Nuusita Ashipala
Ongwediva-The country recorded about 22 leprosy cases between January and November last year, of which seven were from Oshana.
Four new cases were detected in pregnant women in Omusati between June 2016 and February 2017.
Between 1994 and 2014, 226 cases were recorded with many of the cases recorded in 2010 and 2013 respectively.
This revelation came at the fifth commemoration of World Leprosy Day held at Ongwediva on Thursday.
Despite the number of leprosy cases detected, many patients are not diagnosed in a timely manner, speakers at the event attested.
Equally, some patients frequent the hospital for up to four years without receiving the correct diagnosis, and health workers instead treat them for diabetes and hyper tension amongst other diseases.
Daniel Drake, a doctor from Omusati Region appealed to health workers to perform skin biopsies on patients who showed leprosy symptoms to ensure timely diagnoses and avoid deformities.
A person transmits leprosy when he or she comes into contact with another person, who then goes untreated for over a year.
It is transmitted through nose and mouth droplets.
Also speaking at the event, a leprosy patient, Leonard Kamati, appealed to health authorities to make leprosy medication accessible at clinics to cut the vast distances people have to travel to procure such medicines from the hospital.
Kamati like many other patients has been going to the hospital for about three years, but remained undiagnosed.
“I first went to the Onandjokwe hospital in 2013, but I was only given medicine and was sent home.
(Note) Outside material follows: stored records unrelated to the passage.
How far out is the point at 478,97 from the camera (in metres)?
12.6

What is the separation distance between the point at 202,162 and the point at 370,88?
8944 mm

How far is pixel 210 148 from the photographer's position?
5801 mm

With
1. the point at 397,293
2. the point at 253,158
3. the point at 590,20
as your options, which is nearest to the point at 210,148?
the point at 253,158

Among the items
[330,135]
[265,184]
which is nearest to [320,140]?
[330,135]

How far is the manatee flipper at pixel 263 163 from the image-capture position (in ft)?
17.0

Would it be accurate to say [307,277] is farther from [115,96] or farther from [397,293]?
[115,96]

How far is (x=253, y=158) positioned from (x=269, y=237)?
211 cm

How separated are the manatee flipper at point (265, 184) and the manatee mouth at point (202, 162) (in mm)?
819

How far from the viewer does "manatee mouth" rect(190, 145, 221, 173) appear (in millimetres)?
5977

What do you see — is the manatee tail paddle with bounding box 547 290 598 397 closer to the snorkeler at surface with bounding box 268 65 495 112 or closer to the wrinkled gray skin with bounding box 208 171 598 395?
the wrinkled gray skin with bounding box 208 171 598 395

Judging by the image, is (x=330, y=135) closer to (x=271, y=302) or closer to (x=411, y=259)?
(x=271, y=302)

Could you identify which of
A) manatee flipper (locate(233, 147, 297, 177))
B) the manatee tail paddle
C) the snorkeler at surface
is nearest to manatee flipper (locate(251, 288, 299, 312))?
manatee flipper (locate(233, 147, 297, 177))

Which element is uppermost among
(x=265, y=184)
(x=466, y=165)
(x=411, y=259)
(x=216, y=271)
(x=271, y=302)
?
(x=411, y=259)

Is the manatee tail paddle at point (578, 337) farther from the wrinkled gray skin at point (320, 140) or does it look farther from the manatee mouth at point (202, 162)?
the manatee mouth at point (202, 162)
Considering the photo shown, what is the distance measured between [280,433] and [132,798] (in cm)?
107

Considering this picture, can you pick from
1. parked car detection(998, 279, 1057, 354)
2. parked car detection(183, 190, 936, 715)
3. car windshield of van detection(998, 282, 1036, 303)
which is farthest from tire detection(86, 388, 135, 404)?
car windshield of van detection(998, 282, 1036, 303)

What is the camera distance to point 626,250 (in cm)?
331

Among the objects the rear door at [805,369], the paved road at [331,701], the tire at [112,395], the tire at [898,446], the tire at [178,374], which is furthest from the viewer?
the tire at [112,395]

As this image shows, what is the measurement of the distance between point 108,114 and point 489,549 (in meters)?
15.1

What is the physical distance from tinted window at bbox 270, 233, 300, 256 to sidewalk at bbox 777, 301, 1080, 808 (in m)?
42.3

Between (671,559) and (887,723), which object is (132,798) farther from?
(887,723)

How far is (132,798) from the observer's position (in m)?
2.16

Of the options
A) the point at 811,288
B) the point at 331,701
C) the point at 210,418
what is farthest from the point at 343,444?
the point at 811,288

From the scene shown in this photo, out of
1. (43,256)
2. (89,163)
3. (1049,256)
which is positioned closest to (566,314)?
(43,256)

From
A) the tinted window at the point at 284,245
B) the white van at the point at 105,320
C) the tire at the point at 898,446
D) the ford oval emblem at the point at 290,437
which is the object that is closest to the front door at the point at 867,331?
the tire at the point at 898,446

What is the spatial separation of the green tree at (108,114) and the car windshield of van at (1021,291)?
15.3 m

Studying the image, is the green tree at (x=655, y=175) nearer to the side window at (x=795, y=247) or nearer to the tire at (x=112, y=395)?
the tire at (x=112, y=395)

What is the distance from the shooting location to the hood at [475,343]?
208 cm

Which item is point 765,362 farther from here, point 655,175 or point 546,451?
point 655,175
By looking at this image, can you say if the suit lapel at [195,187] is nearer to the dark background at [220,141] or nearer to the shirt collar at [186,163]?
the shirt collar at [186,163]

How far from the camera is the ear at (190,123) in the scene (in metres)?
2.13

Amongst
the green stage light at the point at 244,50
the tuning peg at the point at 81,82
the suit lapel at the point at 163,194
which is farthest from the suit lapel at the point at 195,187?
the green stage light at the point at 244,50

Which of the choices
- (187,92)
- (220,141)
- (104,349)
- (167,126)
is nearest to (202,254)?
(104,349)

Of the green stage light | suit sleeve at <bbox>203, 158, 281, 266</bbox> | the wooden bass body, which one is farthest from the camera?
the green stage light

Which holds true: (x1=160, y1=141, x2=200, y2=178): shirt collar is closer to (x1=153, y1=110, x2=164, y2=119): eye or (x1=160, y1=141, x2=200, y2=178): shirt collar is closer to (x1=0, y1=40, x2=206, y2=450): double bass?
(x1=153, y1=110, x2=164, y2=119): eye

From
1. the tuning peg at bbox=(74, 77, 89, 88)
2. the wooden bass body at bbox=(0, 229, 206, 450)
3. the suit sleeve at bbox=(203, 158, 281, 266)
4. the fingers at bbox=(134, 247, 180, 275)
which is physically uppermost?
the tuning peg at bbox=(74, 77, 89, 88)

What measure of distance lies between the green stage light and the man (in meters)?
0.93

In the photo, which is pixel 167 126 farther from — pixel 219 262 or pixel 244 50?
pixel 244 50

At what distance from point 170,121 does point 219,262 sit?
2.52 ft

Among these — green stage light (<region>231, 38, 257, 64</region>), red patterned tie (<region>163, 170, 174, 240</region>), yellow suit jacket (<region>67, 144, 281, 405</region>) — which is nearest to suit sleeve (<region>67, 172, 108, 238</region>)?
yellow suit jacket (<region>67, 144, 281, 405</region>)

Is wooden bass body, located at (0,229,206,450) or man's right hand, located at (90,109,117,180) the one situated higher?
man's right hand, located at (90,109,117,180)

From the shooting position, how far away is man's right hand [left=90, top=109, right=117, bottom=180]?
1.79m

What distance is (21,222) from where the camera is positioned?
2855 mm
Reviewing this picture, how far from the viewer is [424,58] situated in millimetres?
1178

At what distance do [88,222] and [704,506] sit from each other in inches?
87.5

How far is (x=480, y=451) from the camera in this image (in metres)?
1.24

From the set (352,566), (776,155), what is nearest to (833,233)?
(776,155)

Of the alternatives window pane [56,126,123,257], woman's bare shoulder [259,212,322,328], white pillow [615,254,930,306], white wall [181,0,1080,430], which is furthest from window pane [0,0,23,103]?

And for years I would go to the hospital where health workers would prescribe medicine, until 2016 when a doctor decided to take a skin biopsy,” Kamati said.
Kamati experienced tiredness, excessive sweating while sleeping and limb stiffness.
Oshana Health Director Johanna Haimene said the national TB and Leprosy programme, which set strategies to fight the two diseases is busy finalising the third midterm strategic plan and leprosy is a priority.
“Yes, we can beat leprosy as a country and our latest statistics show that,” Haimene said.
Haimene represented the Minister of Health and Social Services at the event.
The Governor of Oshana Region, Clemens Kashuupulwa said that although we had made progress in the fight against leprosy, the country needed to enhance prevention and care strategies.
“Therefore as citizens and multi-sectoral stakeholders, we need to develop and implement prevention strategies and interventions that yield high impact and are cost effective,” Kashuupulwa said.
He further called on the community to end the stigmatisation and exclusion of leprosy patients from social life.
“Leprosy can be defeated and those who have been cured of it can go back to living a normal life,” Kashuupulwa added.
They commemorated the event under the theme ‘I am loved, I have hope, but I need your help’.